Task to complete -
An exact copy of the entries below is needed, with every picture left out.

Dataset records
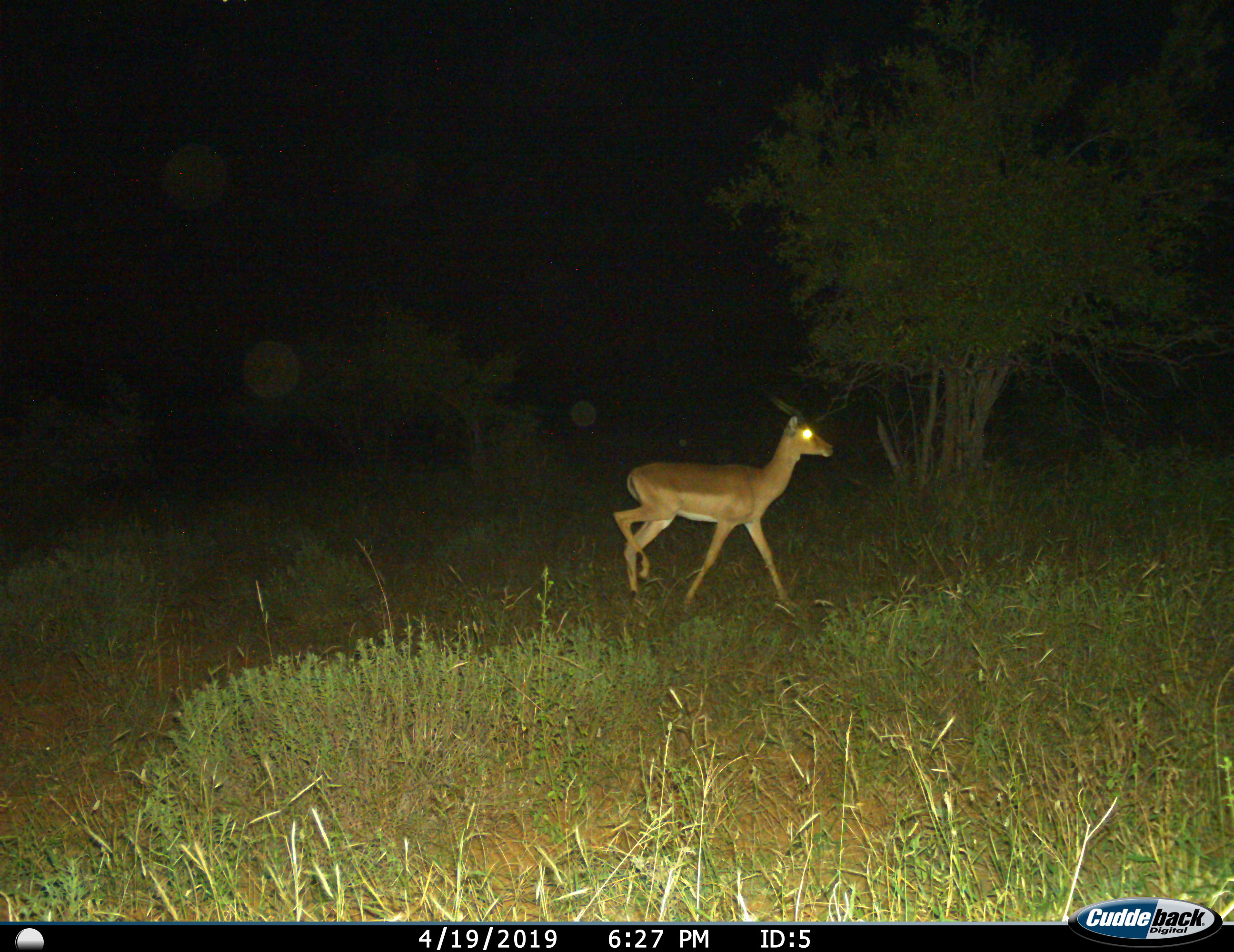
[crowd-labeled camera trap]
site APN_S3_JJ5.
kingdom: Animalia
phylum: Chordata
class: Mammalia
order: Artiodactyla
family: Bovidae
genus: Aepyceros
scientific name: Aepyceros melampus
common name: impala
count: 1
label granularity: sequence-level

Result of this task -
[crowd-labeled camera trap]
site APN_S3_JJ5.
kingdom: Animalia
phylum: Chordata
class: Mammalia
order: Artiodactyla
family: Bovidae
genus: Aepyceros
scientific name: Aepyceros melampus
common name: impala
count: 1
label granularity: sequence-level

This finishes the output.